As of now, the university does not plan to extend PhD students’ funding.

“The university has been working to assist any students who have been impacted by the COVID-19 pandemic. Each student’s circumstances are unique and warrant a case-by-case solution. PhD students who have questions about their ability to continue their research and associated funding should contact their college to identify ways to continue their research progress and to determine if there is a need for additional funding,” said university spokeswoman Shannon Nargi via email. “Throughout the pandemic, the PhD Network has communicated to PhD students that their funding will continue through the summer and into [the 2021 academic year] consistent with the funding commitments made at admissions.”

The request to extend PhD funding is not the first time that graduate students have felt the university wasn’t listening to them during COVID-19.

“There are a lot of things that we’re still gathering information [about], so we have a survey out, [and] we’re getting our members’ opinions, but there seems to be a lot of consensus around the point [that] we haven’t had any input into this reopening process,” said Timothy LaRock, a computer science PhD candidate. “We would like to have input in the [reopening] process, and we would like to see NUflex be shifted drastically, online as much as possible rather than in person teaching.”

In addition to PhD students’ concerns regarding research, the pandemic has presented a host of other labor issues for part-time faculty — many of which are current PhD students.

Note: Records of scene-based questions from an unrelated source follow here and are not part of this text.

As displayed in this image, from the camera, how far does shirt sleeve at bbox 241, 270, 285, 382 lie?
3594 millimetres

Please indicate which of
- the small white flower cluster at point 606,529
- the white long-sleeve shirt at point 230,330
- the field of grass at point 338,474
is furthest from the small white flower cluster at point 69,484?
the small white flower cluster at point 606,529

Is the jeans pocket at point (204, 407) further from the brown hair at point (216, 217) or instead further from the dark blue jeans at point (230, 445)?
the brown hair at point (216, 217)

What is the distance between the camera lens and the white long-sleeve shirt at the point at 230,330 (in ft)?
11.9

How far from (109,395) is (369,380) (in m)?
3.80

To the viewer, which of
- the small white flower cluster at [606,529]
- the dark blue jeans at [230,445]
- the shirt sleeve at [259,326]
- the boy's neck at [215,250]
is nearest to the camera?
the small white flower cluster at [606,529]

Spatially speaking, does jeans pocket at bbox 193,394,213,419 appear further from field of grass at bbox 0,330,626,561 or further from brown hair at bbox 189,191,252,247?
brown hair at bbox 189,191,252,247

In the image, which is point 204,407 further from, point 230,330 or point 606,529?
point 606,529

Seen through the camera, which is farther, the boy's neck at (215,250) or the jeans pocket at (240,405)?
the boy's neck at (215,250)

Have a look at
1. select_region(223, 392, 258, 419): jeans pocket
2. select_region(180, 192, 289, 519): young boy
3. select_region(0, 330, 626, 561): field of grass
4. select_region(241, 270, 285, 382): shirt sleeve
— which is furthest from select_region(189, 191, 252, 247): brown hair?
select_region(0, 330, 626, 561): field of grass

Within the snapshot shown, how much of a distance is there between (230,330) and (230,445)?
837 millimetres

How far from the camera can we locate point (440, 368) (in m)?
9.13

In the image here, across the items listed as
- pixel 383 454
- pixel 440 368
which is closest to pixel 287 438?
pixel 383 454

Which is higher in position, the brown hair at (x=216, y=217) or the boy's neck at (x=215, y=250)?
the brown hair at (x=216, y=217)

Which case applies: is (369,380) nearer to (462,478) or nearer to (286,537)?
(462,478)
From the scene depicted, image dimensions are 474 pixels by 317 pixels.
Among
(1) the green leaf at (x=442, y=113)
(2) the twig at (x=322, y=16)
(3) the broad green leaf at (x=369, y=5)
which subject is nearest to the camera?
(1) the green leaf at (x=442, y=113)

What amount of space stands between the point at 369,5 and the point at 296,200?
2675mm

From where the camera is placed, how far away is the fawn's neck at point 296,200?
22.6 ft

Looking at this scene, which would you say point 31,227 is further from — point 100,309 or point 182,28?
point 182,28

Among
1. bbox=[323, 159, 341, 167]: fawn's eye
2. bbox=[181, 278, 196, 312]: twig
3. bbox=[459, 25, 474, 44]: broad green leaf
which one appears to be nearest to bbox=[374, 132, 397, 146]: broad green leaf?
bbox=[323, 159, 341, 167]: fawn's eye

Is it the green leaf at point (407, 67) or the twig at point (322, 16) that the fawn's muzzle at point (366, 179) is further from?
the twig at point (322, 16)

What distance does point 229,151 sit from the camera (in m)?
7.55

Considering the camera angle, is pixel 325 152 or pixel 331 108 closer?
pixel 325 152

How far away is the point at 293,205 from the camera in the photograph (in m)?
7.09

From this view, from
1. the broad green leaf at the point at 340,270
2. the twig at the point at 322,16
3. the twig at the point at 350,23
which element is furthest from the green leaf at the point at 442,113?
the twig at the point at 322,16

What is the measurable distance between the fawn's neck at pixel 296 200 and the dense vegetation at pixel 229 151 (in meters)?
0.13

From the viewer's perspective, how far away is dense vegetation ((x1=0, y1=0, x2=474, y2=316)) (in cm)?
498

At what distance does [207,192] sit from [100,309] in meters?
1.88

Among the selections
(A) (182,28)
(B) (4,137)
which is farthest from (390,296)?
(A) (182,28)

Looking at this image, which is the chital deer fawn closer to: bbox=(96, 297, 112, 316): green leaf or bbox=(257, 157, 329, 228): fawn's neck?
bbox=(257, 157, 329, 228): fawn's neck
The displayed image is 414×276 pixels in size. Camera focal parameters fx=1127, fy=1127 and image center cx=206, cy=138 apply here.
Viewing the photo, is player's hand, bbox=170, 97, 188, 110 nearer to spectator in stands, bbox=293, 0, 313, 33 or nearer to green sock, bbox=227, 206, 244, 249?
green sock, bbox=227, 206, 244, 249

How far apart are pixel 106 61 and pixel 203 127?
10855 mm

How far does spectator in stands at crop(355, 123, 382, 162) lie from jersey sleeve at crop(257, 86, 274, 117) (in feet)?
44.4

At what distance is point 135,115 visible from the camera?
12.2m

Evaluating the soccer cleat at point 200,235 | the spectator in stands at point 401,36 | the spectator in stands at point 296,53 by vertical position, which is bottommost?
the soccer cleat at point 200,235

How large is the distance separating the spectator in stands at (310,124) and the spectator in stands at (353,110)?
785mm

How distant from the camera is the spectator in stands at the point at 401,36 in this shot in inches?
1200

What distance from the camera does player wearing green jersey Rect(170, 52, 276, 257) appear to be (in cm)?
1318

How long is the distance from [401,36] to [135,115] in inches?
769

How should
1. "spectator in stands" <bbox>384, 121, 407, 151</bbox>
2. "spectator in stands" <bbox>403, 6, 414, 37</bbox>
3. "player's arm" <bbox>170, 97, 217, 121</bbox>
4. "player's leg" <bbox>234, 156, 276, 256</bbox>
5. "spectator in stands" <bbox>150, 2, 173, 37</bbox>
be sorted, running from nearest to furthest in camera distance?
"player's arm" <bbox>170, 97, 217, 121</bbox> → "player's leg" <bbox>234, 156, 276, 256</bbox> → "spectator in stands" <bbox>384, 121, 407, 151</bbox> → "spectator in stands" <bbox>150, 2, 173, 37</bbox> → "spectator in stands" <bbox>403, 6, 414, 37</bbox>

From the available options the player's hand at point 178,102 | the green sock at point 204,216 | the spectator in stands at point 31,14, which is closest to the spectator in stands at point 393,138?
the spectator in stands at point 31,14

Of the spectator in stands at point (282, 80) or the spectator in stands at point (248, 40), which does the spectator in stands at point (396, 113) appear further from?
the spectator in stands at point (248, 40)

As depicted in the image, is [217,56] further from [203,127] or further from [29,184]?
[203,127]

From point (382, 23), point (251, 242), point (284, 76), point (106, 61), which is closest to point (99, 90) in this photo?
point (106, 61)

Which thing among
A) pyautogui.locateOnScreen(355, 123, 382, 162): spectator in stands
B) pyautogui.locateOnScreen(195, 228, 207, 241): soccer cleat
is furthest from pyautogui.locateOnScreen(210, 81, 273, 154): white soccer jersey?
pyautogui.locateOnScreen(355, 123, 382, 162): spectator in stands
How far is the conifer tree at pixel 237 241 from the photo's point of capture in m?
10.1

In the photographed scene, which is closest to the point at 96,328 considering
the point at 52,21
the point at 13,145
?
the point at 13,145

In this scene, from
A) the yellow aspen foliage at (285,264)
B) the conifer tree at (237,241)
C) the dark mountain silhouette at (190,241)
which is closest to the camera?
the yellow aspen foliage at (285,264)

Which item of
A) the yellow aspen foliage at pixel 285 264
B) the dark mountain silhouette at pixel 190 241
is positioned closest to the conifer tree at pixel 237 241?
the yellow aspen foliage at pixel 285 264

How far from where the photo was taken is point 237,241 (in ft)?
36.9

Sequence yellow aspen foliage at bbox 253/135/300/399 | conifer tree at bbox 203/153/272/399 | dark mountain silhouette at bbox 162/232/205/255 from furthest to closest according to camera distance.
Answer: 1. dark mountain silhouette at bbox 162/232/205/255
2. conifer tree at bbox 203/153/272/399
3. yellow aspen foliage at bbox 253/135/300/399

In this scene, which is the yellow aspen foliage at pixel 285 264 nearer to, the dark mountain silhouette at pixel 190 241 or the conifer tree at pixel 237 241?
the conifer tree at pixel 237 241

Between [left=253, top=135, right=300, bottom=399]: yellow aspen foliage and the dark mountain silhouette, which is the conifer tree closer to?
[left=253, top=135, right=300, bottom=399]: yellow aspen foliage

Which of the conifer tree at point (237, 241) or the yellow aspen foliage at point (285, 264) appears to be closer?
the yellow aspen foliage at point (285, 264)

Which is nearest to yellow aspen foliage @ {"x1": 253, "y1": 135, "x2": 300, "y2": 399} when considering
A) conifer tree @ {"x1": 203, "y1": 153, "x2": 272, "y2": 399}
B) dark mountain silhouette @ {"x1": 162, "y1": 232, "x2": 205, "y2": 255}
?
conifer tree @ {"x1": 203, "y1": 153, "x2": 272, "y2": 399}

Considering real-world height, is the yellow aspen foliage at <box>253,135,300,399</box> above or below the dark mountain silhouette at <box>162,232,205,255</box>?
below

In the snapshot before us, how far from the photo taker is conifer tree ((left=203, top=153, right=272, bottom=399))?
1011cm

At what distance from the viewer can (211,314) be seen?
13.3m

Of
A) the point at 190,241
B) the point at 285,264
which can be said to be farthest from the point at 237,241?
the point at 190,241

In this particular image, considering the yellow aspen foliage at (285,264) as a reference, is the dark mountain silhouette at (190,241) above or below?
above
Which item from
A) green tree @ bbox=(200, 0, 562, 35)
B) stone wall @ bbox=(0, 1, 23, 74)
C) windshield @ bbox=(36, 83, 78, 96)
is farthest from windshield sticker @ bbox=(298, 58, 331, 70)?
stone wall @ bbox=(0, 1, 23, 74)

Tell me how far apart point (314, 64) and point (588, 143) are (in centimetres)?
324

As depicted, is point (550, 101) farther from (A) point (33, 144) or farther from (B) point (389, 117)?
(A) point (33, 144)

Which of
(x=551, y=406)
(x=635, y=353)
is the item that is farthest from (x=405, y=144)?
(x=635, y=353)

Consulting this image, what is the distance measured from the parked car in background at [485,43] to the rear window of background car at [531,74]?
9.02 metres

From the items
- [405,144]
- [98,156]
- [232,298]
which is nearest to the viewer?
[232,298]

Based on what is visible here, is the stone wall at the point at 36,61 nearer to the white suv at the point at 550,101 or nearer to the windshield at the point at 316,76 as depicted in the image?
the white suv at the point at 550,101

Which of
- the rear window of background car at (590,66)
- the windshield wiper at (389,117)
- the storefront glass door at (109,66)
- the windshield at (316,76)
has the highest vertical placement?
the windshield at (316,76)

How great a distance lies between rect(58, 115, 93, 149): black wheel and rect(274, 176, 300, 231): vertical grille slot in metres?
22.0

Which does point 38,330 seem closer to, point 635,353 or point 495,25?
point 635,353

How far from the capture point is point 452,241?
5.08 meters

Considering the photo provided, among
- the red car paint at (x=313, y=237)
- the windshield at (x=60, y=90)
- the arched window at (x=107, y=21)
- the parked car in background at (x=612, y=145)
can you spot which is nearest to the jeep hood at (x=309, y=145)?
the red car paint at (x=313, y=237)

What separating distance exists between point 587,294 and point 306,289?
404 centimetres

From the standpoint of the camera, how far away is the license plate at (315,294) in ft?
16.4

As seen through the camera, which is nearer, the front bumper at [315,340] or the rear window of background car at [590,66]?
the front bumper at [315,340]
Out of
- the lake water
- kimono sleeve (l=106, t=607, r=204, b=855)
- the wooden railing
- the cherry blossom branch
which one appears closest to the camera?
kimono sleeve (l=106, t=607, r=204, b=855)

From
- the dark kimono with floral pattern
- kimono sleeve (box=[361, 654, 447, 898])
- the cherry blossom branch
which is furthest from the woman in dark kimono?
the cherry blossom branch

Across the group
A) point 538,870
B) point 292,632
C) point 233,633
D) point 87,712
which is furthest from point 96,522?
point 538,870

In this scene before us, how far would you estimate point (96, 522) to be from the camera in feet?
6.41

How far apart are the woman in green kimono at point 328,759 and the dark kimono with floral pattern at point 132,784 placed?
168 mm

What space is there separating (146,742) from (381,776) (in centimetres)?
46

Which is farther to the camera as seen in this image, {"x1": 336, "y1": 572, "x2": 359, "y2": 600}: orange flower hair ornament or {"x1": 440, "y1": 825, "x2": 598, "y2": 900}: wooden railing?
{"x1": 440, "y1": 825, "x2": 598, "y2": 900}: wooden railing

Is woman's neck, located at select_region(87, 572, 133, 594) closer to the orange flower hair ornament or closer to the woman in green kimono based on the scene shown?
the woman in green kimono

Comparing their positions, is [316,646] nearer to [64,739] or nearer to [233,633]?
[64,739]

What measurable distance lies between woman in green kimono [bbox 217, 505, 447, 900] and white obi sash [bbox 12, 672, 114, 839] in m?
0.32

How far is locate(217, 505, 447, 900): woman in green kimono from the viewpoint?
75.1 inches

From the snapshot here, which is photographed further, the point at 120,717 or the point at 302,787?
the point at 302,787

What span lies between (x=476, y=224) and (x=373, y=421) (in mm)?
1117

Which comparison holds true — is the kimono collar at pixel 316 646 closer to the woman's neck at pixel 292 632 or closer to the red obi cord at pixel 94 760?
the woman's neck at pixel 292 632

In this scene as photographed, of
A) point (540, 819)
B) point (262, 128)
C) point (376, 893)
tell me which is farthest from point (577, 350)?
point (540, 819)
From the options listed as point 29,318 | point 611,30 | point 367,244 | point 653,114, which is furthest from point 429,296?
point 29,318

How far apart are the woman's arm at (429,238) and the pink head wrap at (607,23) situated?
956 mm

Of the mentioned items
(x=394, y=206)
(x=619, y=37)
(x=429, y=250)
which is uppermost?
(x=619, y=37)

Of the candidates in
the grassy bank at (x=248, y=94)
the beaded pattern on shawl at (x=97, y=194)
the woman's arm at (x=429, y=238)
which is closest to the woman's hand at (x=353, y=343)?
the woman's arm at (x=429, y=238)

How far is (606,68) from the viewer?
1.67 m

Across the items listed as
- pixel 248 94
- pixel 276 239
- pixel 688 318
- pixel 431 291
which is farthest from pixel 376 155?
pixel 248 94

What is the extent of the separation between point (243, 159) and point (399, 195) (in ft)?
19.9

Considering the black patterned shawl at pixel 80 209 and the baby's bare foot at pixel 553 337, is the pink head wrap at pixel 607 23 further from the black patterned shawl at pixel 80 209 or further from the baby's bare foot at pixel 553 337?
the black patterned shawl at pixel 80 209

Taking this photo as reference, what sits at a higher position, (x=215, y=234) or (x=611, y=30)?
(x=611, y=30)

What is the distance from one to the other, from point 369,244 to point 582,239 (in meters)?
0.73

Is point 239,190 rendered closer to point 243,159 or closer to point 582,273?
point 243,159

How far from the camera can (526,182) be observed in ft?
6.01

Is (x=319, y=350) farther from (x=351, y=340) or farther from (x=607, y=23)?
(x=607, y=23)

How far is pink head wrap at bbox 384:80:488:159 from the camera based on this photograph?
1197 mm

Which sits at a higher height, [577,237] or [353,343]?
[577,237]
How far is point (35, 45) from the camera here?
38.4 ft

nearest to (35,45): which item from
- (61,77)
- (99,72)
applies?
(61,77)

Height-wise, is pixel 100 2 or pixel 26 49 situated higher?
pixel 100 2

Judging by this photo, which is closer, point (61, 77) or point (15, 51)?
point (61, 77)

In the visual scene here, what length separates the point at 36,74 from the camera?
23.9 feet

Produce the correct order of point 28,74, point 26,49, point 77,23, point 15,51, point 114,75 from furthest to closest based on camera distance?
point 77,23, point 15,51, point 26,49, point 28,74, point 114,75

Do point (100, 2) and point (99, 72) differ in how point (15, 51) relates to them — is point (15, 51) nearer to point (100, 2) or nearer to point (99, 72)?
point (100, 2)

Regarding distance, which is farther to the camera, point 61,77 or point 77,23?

Teaching assistants and instructors who spoke to The News expressed concerns in regards to teaching under Northeastern’s reopening plan, as well as their and students’ health in returning to the university.

“I think it’s both pedagogically unsound and dangerous. I think the administration is hoping to provide this shadow of a classroom experience that they say students want, but there hasn’t really been an effort to show how this will work in practice,” said Gregory Palermo, an English PhD candidate, research assistant and lecturer.

Some faculty feel the university should have encouraged online teaching more by instead making faculty opt for teaching in person if desired, rather than opt-out of in-person instruction.

“We think it should be opt-in so people who feel comfortable on campus or are kind of in a position where they are willing to take the risk, even recognizing that it may be unsafe, they can choose to work on campus, but the default should be that people continue working from home as much as possible. There’s as much online instruction as possible because there’s still a pandemic, there’s still hundreds of new cases every day, there’s tens of deaths across the state,” said LaRock. “Despite the fact that we’re in a better position than many other states, [COVID-19 cases are] still here.”

Max White, although he received his PhD back in 2015 from Northeastern, also shares concerns as a part-time English lecturer at Northeastern and Boston University. He explained that he would have to create a plan for teaching two sets of students, the ones attending in-person and the ones learning from home. However, the university isn’t going to pay faculty to learn how to teach online.

“I don’t have a month to learn an entire new modality. So even though they have [trainings from the Center for Advancing Teaching and Learning Through Research and Academic Technologies], we don’t really have the lead time to go about planning them. And as a part-timer, I’m not even getting paid for that. I am teaching, but I’m not getting paid to do the work for planning for the fall,” White said. “It’s not just part timers. Full-time non-tenure-track teaching professors at Northeastern work on nine-month contracts, so they’re also being put in a position to essentially have to teach themselves all this new stuff and then do more work while they’re not getting paid for it.”